# Exercise details
For this exercise, copy each line of the records that contains the word "site".

###

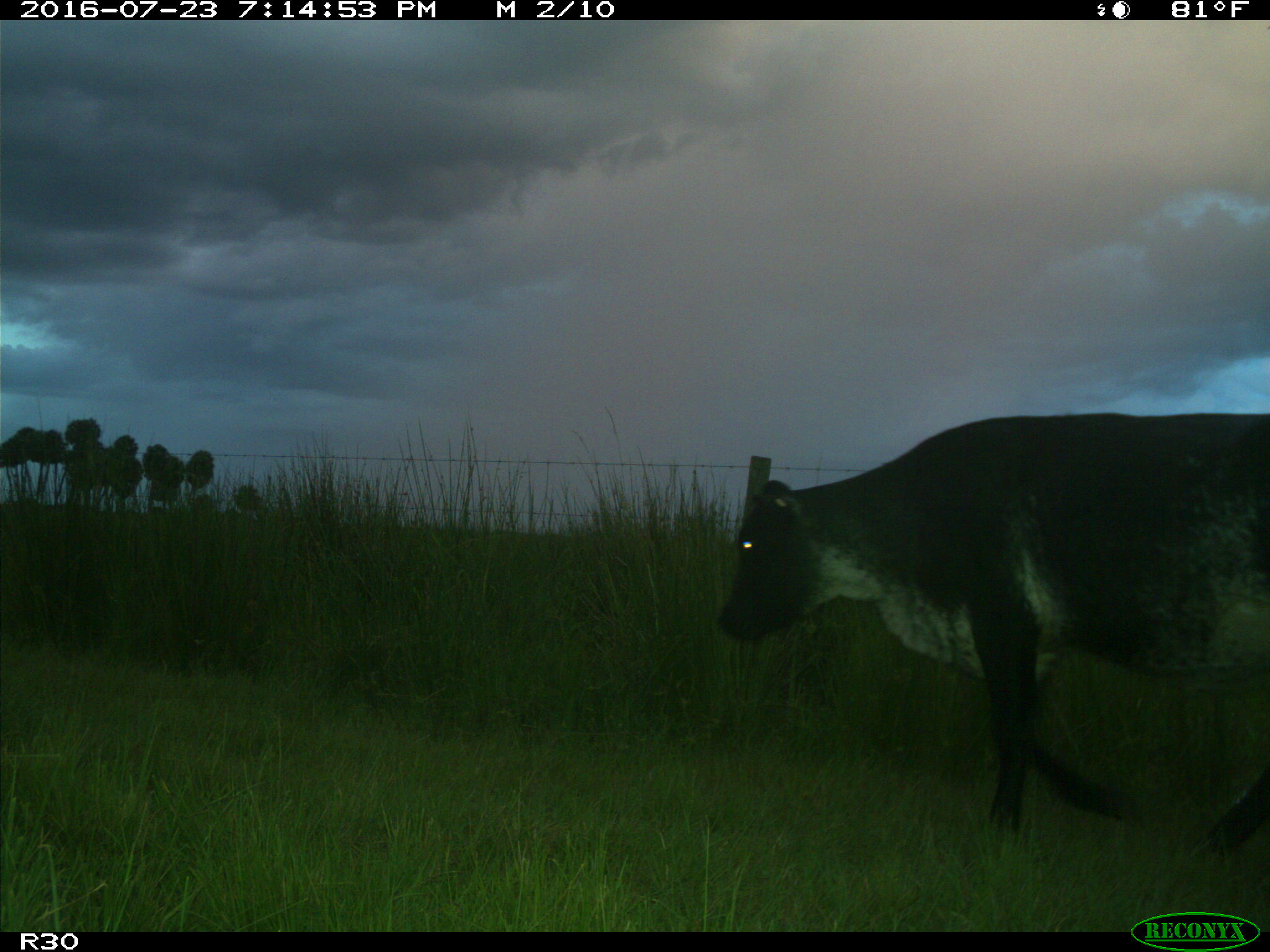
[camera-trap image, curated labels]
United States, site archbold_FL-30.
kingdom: Animalia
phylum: Chordata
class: Mammalia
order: Artiodactyla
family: Bovidae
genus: Bos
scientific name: Bos taurus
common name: domestic cow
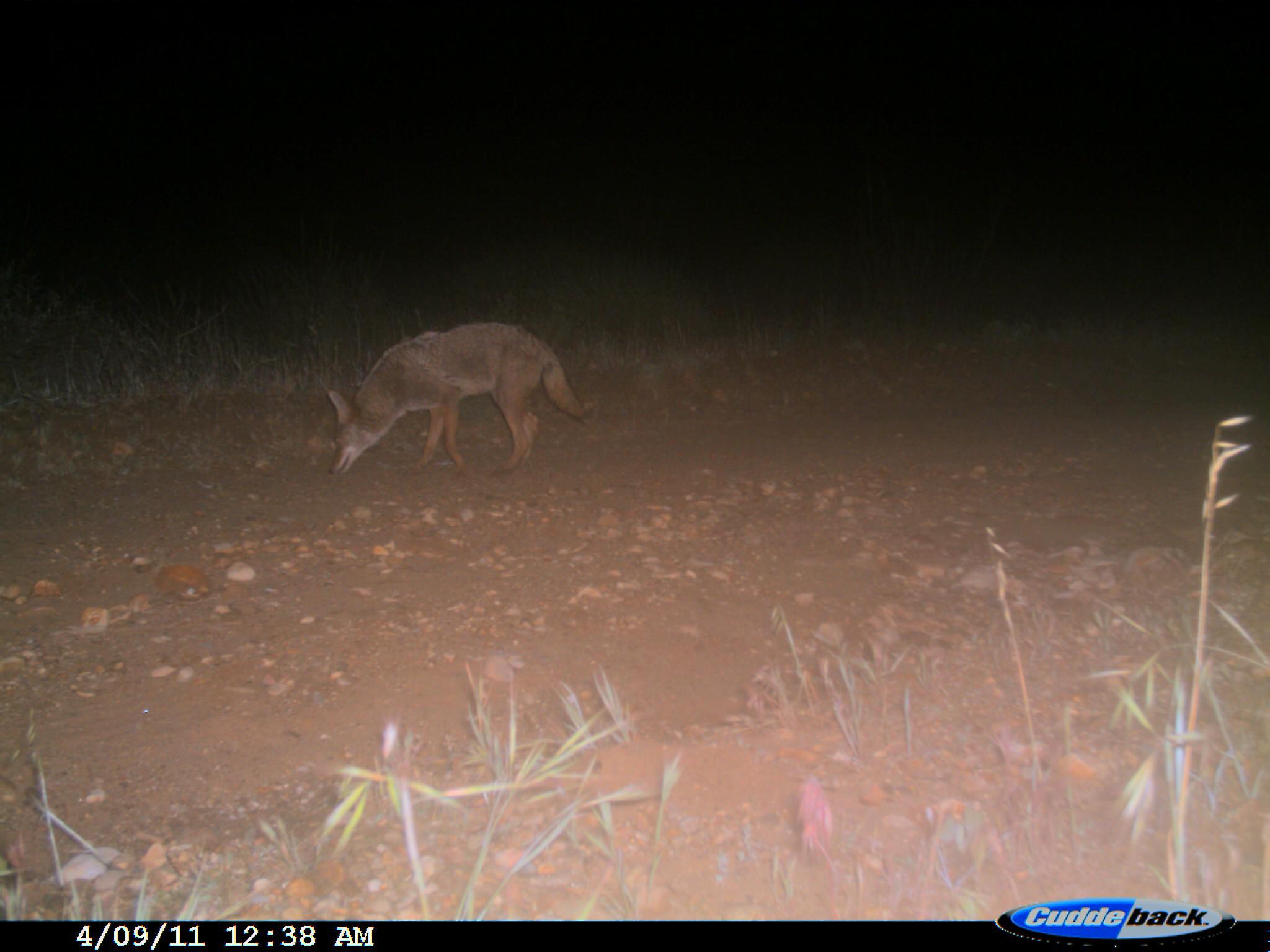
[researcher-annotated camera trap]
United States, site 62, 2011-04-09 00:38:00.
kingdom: Animalia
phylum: Chordata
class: Mammalia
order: Carnivora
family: Canidae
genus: Canis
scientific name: Canis latrans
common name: coyote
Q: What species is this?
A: Coyote (Canis latrans).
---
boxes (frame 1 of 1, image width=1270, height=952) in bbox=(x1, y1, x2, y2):
coyote: bbox=(325, 322, 600, 477)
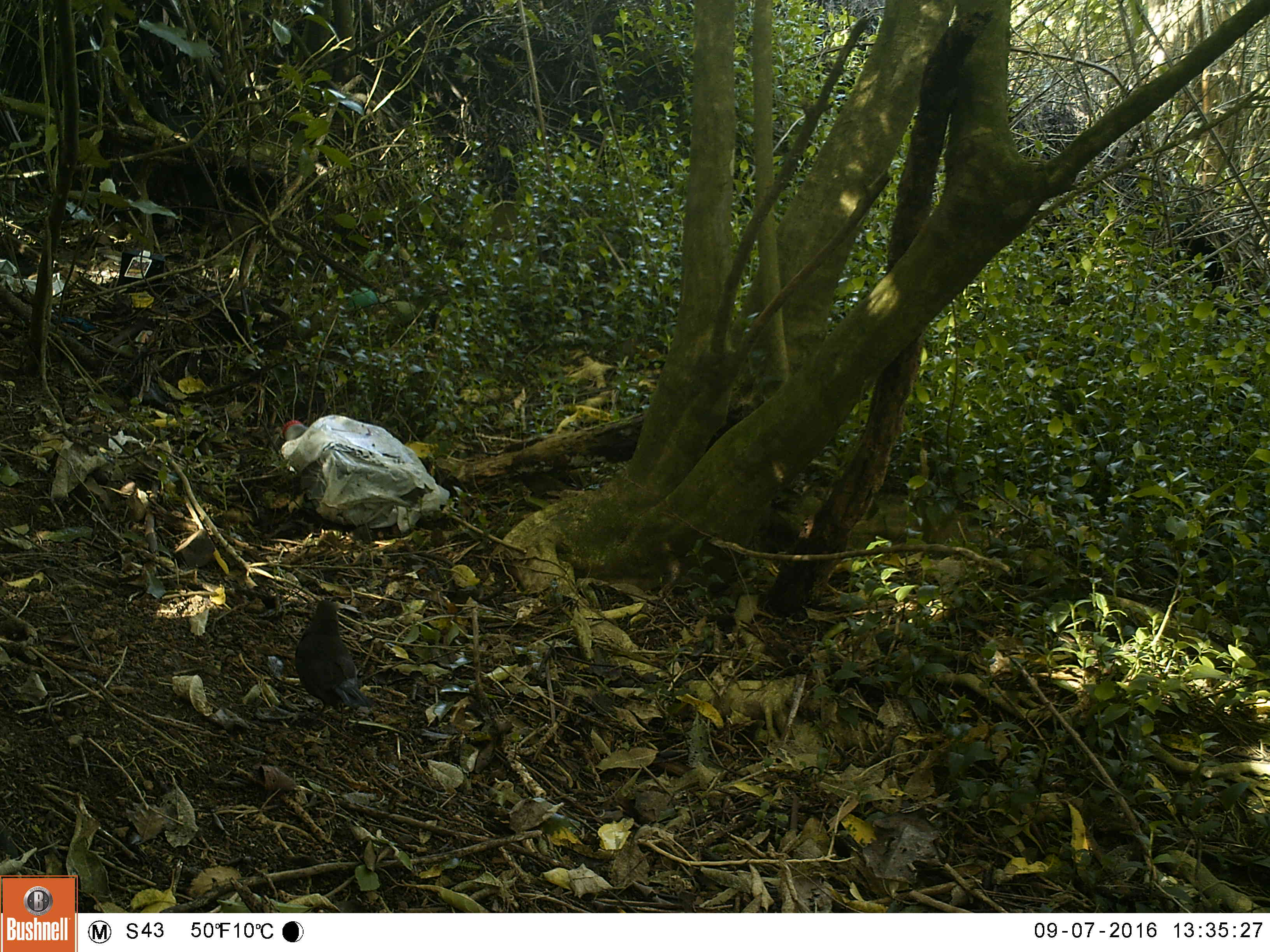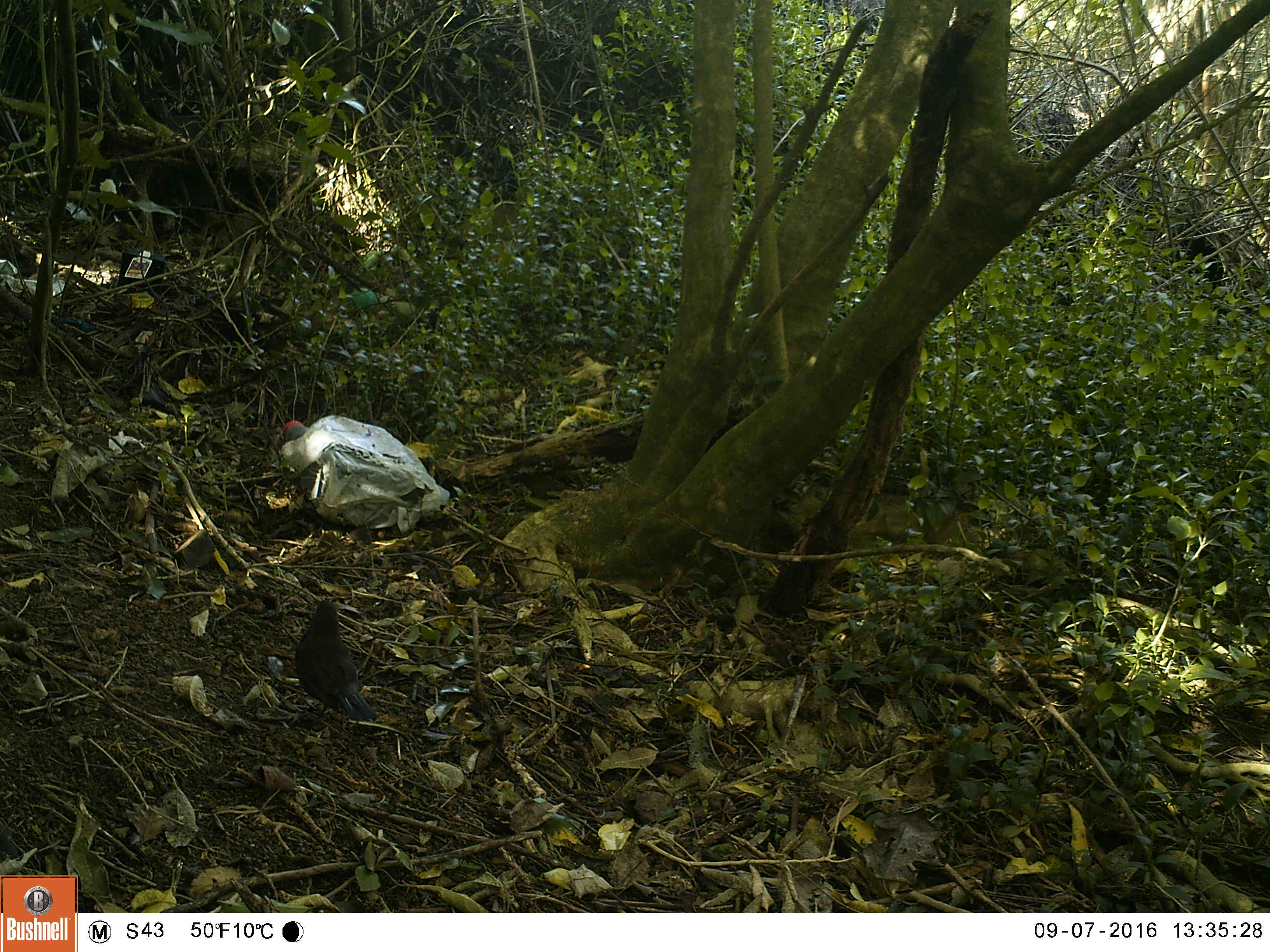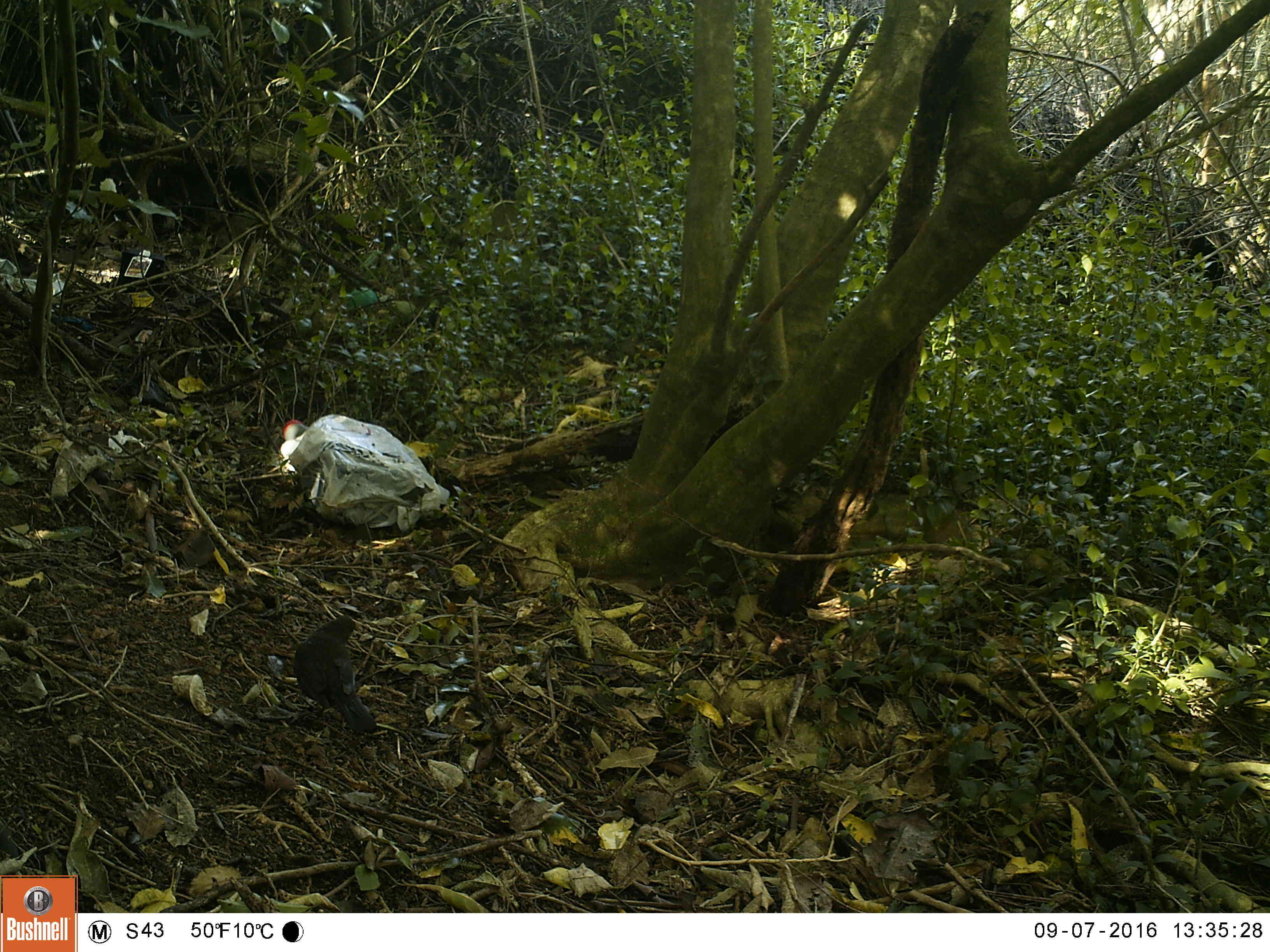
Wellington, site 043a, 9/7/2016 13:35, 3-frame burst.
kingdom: Animalia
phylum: Chordata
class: Aves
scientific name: Aves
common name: bird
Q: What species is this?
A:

###

# Response area
United States, site archbold_FL-30.
United States, site 62, 2011-04-09 00:38:00.
Wellington, site 043a, 9/7/2016 13:35, 3-frame burst.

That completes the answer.